Evaluation criteria. - Same seed produces the same instances across Go, Java, and Python. - Brute force (a) wins for tiny m; BSGS (b) overtakes it quickly (around m ≈ √m, i.e. very small m). Report the crossover. - BSGS completes for m = 10^{12} in well under a second; brute force is infeasible there. - Pollard's rho (c) uses constant memory; demonstrate its peak memory stays flat while BSGS's grows like √m. - Report includes the mean across at least 3 runs and does not time instance generation. - Writeup: a short note on the measured crossover and the memory contrast between BSGS and rho.

General Guidance for All Tasks¶

• Always verify against a^x ≡ b (mod m). After any non--1 result, assert pow(a, x, m) == b % m. It is O(log x) and catches almost every bug.
• Keep a brute-force oracle. For m ≤ 10^6, the O(m) scan finds the true smallest x; diff against it.
• Use integer sqrt for n = ⌈√m⌉. Floating-point sqrt rounds down at perfect squares and misses the last block. Use isqrt.
• Insert-if-absent for baby steps. Keep the smallest j per value, scan i upward, break on the first hit — this gives the smallest x. Overwriting is the classic minimality bug.
• Handle b ≡ 1 → 0 and no-solution → -1 explicitly. Never loop past n giant steps.
• Mind overflow. In Go/Java reduce after every multiply; for m near 2^{63} use 128-bit intermediates.
• Check gcd(a, m). Coprime → plain BSGS; otherwise the general-modulus peel.
• Choose the right algorithm. BSGS for moderate m; Pollard's rho when memory-bound; Pohlig-Hellman when the order is smooth; recognize crypto-sized m as infeasible by design.
• Compute giant steps incrementally. Build a^n (and a^{-n}) once, then advance by a single multiply per step. Calling pow inside the loop inflates each phase from O(√m) to O(√m log m) — a common timeout cause.

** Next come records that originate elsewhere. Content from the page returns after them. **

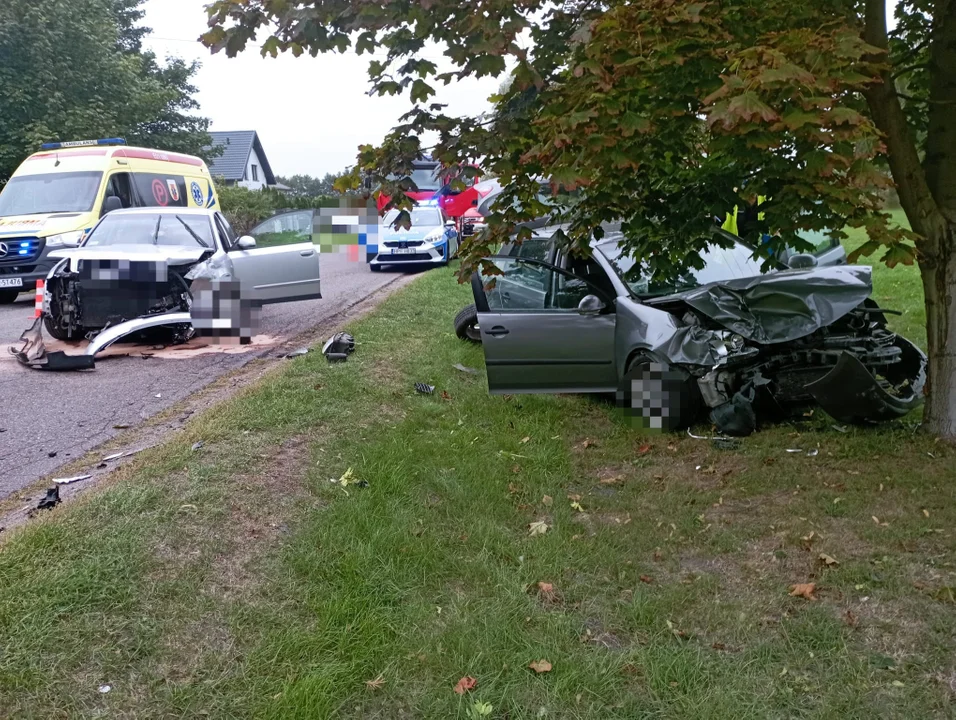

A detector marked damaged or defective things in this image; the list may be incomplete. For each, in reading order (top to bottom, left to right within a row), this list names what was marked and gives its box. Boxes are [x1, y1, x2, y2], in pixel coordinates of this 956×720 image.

crumpled hood [0, 212, 95, 238]
crumpled hood [49, 243, 212, 266]
damaged silver car [12, 207, 322, 366]
detached wheel [454, 300, 482, 340]
damaged silver car [470, 225, 928, 436]
crumpled hood [656, 264, 872, 346]
detached wheel [620, 356, 704, 430]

• Reuse the baby table across targets (Form B). Since Form B's baby steps a^j do not depend on b, a fixed base/modulus lets you build the table once and amortize it over many queries (Task 13).

• Print the speedup. When benchmarking, report m / (2√m) = √m / 2 so the meet-in-the-middle gain is explicit, and contrast BSGS's √m memory against Pollard's rho's O(1).

• Distinguish the two forms. Form A (b·a^j / (a^n)^i) needs no inverse; Form B (a^j / b·(a^{-n})^i) needs a^{-n} but allows a reusable baby table. Choose deliberately per task.

Each task must be implemented and tested in Go, Java, and Python, with identical outputs across all three on the same seeded inputs.